どうしても苦情を言いたいと思う人はミサイドに言ってほしい。多分それは尋常じゃないほどの勇気が必要だろうけど。
ミサイドって鬼畜だし。
苦情を言ったところで、絶対聞いてくれないだろうし。
そのミサイド本人は、私の前にいる。
これまた唐突なので混乱を招くだろうけど、紛れもなく事実なので勘弁してほしい。
というか、私も混乱してるのでそれで勘弁してほしい。
「……本当に何も覚えていないのか?」
怪訝そうな顔をして、ミサイドが私に確認する。
何回か言葉を変えて同じようなことを確認されたため、私はもう面倒に感じてきて適当に返しておく。
そもそも、私は死んでる感覚がない。
だけどミサイドが私は死んだのだと説明してくれているから、きっと私は死んだのだと思う。
不思議と、すんなりと受け入れられた。
元々生きるということにあまり執着はなく、目的――というか、やるべきことのためだったら死んでも構わないと思っていたからだろうか。いや、多分それだけじゃないだろう。
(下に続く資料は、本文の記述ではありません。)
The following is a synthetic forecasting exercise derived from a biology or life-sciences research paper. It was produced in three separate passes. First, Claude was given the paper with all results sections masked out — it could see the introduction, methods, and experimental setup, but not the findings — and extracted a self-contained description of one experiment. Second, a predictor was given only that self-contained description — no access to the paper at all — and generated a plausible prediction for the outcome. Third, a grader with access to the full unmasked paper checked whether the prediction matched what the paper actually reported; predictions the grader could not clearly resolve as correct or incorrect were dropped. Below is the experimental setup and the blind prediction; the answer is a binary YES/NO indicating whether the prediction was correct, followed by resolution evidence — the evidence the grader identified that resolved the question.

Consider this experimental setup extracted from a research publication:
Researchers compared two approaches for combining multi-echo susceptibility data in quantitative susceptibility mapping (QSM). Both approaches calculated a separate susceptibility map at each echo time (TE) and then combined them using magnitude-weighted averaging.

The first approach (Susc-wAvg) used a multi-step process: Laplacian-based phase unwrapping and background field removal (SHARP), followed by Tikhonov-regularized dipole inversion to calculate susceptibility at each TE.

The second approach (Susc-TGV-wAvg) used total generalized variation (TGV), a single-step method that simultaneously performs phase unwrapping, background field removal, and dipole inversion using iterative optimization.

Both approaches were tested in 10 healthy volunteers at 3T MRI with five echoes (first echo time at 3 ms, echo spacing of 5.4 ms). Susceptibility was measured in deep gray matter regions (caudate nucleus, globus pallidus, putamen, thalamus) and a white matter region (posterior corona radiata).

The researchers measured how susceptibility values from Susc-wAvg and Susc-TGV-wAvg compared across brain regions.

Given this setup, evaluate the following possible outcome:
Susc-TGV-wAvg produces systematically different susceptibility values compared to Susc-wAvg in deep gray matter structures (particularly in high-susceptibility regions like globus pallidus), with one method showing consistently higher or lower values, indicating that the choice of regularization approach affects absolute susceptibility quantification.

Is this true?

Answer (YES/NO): YES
私は、生きることにも死ぬことにも関心がなかったからだろう。
なるようになればいい。死ぬべきときは死ぬし、生きるべきときは生きている。ただそれだけだと思っていたから。
だから多分、私はすんなりと受け入れられたのだと思う。
そこに喜びも悲しみもない。
ただ、受け入れるだけ。
「私は一体、何をやらかして死んだのさ」
死んだことを受け入れることはできた。
けれど、理解はできない。
理由なしで死ぬはずはない。死んだ理由が解れば、きっと私のやるべきことが解るだろう。
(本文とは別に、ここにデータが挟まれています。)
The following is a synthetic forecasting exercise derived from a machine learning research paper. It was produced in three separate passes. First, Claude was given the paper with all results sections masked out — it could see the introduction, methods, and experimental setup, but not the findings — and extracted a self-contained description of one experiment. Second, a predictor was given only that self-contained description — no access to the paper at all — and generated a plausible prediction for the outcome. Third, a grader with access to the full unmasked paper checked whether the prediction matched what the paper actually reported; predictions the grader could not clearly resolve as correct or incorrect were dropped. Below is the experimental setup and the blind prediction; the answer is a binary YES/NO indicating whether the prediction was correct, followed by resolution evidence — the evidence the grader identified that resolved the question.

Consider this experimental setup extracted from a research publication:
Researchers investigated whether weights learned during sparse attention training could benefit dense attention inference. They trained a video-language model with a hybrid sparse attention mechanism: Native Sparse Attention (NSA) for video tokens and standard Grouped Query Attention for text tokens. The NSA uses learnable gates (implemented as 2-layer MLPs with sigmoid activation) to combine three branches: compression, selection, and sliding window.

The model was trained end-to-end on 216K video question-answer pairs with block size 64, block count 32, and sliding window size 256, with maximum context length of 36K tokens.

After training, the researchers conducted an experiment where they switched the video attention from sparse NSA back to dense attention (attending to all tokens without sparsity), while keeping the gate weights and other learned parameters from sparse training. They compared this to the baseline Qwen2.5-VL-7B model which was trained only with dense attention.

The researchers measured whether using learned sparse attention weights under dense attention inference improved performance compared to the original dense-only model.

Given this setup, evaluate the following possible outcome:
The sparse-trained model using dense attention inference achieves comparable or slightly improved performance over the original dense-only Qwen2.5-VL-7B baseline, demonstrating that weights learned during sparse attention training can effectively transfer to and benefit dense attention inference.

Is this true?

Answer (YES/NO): YES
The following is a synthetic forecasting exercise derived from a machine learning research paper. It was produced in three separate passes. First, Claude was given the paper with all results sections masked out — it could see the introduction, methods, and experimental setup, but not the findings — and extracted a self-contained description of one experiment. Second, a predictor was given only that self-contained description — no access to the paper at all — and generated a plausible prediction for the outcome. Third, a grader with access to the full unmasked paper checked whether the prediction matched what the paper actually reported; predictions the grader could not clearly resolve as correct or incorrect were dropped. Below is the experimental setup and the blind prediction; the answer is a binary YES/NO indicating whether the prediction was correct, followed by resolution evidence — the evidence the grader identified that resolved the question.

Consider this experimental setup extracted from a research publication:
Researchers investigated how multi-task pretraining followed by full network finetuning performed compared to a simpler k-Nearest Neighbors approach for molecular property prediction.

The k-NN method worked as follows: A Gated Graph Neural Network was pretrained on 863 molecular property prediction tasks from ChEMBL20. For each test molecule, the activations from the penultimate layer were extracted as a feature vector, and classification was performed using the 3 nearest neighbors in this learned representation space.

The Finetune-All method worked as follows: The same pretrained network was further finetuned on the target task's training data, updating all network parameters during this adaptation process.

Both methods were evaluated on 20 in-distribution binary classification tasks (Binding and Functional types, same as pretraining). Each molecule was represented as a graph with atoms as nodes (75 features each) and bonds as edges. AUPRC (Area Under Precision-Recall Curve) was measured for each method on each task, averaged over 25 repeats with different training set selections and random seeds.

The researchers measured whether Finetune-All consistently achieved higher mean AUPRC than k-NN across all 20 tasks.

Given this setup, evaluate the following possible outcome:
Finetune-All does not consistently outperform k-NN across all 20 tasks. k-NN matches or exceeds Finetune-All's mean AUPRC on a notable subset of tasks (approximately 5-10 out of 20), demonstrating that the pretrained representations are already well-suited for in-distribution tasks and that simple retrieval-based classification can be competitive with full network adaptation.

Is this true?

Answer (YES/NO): NO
こうして存在を保っているのだから、何か理由があるはずだ。
「何をやらかしたか、と訊かれてもな。君はとんでもないことをやらかしてしまったよ」
「それ、どういう意味?」
「説明しても無駄だろう。どうせもうすぐ迎えが来る」
「……迎え?」
「ああ……気にするな。いずれ解る」
そうはぐらかすミサイドは、どこか悲しげだった。
「どういうことなんだよ、ミサイド。私は何をしてしまったんだ?」
「説明したってどうにもならない。もう君は、選んでしまったんだよ」
結末の予測が不可能な『物語』になることをね。
何のことだかよく解らなかった。
ただ、ミサイドですら予測出来ない結末、ということは、私はきっと大変な〝結末〟を選んでしまったみたいだ。
何のことだかよく解らないけど。
多分、良くないことだろうと思う。
ミサイドがこんなにも落ち込んでいるのだから。
「私は落ち込んでなどいないよ。彼女は神に感情を与えたりはしなかった」
「でも、ミサイドは落ち込んでるよ。少なくとも私には落ち込んでいるようにしか見えない」
「……はっ。笑わせるな」
――今日は、ミサイドの機嫌がすこぶる悪い。
機嫌が悪そうだとは初めから思っていたけれど、まさかここまでとは思わなかった。
今までに見たことがないくらいに、機嫌が悪かった。
それは私がミサイドのチカラをもってしても見えない未来を選んでしまったからだろう。
ミサイドは私の監視をしているのだ。彼の目の届かないところへ行ってしまうようなものだから、仕事を邪魔されるようで嫌なのだろう。
ああ、私は一体何をしてしまったんだ。